Exercise aim:
Scan the records for the word "Tanzania". Copy each line that includes it.
-*-*-
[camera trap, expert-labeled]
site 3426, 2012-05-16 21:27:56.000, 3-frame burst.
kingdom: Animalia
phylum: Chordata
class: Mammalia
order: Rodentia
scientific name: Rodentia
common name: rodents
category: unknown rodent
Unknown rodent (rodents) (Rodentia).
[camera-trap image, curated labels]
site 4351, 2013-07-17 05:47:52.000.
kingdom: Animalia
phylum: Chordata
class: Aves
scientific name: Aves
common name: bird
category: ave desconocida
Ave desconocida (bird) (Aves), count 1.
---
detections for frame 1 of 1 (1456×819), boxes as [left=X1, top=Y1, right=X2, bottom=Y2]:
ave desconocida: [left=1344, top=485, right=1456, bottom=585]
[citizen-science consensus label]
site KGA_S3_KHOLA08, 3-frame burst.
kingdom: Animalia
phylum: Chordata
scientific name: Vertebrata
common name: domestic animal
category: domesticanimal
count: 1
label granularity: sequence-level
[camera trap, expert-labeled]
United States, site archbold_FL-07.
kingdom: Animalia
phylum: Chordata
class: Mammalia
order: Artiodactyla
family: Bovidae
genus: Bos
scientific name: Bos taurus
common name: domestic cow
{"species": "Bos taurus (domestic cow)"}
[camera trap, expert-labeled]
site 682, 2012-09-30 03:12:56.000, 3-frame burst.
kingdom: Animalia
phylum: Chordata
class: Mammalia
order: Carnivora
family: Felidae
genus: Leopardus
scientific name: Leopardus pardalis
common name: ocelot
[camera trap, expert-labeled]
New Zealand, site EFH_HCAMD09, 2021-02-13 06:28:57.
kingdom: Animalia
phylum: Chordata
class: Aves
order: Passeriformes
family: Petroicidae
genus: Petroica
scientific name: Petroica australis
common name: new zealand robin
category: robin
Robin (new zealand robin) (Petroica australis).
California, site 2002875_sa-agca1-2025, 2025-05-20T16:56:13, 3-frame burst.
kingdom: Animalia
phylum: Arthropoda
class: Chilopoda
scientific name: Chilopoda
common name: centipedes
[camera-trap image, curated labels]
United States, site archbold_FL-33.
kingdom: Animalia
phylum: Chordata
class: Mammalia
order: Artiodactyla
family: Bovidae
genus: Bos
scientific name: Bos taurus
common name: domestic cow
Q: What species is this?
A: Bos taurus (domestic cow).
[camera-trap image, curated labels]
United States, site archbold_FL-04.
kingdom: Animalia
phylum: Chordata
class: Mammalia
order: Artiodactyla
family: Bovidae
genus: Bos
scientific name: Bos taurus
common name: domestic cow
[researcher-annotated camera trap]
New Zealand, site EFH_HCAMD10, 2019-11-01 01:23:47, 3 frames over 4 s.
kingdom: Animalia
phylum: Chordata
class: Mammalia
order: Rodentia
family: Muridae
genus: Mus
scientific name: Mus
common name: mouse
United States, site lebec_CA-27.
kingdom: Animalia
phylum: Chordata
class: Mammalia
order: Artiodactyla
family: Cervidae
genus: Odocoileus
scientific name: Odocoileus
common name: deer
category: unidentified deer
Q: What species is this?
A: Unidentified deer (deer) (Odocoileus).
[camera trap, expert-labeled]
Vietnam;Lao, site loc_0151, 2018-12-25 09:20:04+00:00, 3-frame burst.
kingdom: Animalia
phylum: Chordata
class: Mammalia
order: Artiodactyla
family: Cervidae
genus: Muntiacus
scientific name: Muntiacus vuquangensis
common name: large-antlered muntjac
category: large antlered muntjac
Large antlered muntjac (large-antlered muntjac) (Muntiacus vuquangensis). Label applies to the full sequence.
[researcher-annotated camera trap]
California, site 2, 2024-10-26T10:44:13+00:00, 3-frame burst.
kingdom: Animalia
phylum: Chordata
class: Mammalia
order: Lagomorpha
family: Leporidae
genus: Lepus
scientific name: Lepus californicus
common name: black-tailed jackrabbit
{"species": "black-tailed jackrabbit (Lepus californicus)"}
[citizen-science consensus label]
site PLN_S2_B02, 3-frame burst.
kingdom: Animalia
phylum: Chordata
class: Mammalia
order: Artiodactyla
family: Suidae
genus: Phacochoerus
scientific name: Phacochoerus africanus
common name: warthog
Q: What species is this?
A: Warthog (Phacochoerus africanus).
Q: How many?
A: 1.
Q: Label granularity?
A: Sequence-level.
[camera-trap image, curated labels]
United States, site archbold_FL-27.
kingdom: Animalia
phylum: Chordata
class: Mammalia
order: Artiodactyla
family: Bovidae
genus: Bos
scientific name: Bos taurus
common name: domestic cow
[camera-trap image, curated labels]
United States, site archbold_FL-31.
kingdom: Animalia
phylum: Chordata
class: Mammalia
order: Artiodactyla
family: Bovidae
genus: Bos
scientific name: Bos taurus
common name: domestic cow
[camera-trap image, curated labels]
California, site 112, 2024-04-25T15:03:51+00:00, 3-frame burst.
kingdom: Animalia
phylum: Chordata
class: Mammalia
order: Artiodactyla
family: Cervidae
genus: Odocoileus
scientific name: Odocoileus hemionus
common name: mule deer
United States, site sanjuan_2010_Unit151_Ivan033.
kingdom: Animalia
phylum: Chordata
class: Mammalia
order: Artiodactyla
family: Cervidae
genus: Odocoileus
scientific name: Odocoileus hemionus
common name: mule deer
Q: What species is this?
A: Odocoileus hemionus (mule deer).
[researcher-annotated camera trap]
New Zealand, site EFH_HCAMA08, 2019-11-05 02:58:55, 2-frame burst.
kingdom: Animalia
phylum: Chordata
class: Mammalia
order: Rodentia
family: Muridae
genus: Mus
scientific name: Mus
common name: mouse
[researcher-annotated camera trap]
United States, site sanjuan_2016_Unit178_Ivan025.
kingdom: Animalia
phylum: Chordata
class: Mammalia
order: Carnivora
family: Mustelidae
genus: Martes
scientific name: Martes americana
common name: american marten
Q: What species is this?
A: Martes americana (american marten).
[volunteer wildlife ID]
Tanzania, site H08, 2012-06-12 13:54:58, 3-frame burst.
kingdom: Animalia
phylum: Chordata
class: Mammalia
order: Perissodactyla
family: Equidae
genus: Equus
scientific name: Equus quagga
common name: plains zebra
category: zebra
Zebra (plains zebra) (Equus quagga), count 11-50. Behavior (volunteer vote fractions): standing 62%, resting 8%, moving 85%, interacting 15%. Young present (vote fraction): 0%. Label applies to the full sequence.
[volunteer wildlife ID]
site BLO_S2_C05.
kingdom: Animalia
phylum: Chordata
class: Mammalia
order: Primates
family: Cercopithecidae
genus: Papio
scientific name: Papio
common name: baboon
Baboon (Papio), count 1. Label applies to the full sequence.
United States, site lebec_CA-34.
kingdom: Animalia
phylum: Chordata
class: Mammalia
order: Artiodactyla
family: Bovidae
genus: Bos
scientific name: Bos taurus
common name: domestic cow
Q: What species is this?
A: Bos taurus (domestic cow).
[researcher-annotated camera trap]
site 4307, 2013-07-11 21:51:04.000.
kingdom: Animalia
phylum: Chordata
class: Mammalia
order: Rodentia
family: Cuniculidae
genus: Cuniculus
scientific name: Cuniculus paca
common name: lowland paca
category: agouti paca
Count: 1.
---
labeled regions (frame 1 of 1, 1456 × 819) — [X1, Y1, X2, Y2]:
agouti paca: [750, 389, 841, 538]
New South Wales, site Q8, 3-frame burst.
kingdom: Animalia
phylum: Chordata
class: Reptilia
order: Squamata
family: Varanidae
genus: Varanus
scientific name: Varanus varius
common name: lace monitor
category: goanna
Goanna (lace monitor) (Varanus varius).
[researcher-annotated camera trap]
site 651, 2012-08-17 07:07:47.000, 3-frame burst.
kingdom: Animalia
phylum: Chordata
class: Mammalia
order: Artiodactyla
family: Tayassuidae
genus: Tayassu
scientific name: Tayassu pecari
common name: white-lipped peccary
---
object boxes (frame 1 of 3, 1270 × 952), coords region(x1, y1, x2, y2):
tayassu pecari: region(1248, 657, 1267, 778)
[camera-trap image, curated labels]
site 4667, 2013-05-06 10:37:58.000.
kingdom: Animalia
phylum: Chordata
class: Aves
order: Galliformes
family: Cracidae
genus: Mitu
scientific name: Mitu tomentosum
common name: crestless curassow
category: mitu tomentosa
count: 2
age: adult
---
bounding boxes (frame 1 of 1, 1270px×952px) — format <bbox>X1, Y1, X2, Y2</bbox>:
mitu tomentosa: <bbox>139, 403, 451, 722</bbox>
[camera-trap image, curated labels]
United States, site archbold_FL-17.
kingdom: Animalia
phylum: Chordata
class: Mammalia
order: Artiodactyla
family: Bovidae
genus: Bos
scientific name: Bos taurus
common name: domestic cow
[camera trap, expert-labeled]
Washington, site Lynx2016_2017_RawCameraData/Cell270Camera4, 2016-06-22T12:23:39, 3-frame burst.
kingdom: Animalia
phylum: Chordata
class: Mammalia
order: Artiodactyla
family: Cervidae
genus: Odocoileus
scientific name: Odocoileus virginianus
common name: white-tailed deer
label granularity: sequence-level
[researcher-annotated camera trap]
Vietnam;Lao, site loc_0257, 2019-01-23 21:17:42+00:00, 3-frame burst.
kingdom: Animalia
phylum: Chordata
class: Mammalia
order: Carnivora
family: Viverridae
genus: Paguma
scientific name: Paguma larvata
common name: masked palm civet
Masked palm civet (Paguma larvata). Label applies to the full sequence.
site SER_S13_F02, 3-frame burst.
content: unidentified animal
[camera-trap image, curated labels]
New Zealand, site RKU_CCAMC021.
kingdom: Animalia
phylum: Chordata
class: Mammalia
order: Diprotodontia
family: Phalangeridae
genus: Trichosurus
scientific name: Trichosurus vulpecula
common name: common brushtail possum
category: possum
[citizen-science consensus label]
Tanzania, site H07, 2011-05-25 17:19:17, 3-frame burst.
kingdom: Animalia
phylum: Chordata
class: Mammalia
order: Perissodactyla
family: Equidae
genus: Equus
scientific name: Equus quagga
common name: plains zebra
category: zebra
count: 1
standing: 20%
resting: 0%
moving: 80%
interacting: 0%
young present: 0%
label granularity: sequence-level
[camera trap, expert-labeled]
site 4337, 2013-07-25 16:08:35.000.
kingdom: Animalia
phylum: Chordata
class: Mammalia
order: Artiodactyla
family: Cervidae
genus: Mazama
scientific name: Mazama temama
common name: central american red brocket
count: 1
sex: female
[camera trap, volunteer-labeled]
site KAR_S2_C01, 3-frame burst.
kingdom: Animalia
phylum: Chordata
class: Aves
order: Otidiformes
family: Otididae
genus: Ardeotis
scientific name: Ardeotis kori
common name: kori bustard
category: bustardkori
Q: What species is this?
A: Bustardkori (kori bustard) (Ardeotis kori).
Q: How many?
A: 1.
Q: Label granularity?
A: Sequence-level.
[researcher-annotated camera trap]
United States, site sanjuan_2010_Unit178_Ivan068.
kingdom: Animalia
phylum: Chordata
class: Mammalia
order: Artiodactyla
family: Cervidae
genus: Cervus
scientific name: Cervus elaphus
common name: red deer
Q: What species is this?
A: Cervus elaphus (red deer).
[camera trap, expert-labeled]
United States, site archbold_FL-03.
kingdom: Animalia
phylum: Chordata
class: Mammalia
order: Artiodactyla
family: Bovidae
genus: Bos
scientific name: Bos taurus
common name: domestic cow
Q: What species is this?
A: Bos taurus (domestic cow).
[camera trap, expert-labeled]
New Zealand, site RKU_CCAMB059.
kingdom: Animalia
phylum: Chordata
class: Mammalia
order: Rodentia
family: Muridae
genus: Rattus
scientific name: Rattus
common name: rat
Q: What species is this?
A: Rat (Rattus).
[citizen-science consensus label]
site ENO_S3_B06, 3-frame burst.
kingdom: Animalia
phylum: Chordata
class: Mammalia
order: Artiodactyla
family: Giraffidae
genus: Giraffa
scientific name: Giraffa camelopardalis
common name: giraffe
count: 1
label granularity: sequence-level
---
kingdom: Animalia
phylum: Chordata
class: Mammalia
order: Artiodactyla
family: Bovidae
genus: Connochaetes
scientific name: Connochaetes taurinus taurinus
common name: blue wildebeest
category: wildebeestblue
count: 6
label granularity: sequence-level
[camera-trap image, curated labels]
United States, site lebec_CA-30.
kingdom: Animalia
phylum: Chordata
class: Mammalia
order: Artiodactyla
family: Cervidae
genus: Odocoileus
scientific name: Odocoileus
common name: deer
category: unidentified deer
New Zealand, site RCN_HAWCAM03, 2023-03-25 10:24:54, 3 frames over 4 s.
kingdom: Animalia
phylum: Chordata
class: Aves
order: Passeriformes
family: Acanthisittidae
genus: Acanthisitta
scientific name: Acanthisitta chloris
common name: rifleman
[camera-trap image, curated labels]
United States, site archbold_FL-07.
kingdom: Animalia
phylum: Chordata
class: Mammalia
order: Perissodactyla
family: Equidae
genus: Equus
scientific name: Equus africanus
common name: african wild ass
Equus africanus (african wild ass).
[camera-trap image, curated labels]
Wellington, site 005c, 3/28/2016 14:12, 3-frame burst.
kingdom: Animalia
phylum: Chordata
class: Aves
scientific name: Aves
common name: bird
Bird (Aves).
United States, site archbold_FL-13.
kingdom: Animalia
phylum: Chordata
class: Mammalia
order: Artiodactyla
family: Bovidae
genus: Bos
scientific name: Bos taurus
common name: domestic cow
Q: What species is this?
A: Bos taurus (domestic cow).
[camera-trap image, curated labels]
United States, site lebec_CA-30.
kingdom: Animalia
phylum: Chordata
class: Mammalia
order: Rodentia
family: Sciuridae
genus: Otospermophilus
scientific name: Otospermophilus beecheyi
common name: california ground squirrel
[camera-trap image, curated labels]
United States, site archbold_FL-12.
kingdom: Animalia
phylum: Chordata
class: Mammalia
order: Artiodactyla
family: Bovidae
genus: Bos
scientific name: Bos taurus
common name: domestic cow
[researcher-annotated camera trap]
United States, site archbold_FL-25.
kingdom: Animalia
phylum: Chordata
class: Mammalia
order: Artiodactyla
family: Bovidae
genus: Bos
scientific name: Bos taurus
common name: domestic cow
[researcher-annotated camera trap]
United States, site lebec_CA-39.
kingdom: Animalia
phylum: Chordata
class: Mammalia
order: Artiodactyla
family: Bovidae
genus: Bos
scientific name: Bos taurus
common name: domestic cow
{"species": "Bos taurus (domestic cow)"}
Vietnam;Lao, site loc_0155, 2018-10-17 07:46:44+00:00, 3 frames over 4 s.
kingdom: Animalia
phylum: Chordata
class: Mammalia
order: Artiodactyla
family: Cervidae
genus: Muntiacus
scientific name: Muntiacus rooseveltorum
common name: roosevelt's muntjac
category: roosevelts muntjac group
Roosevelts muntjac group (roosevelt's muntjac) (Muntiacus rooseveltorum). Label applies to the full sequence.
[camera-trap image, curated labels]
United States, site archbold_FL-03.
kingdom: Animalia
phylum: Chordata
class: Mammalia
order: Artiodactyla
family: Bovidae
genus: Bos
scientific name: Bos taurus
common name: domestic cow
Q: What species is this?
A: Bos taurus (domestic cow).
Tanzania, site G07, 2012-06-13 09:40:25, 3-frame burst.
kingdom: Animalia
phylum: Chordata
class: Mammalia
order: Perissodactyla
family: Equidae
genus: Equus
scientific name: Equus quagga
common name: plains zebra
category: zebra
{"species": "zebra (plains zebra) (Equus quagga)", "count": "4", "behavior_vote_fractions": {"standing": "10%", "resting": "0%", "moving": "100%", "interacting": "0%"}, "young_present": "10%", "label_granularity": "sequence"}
-*-*-
Expected answer:
Tanzania, site H08, 2012-06-12 13:54:58, 3-frame burst.
Tanzania, site H07, 2011-05-25 17:19:17, 3-frame burst.
Tanzania, site G07, 2012-06-13 09:40:25, 3-frame burst.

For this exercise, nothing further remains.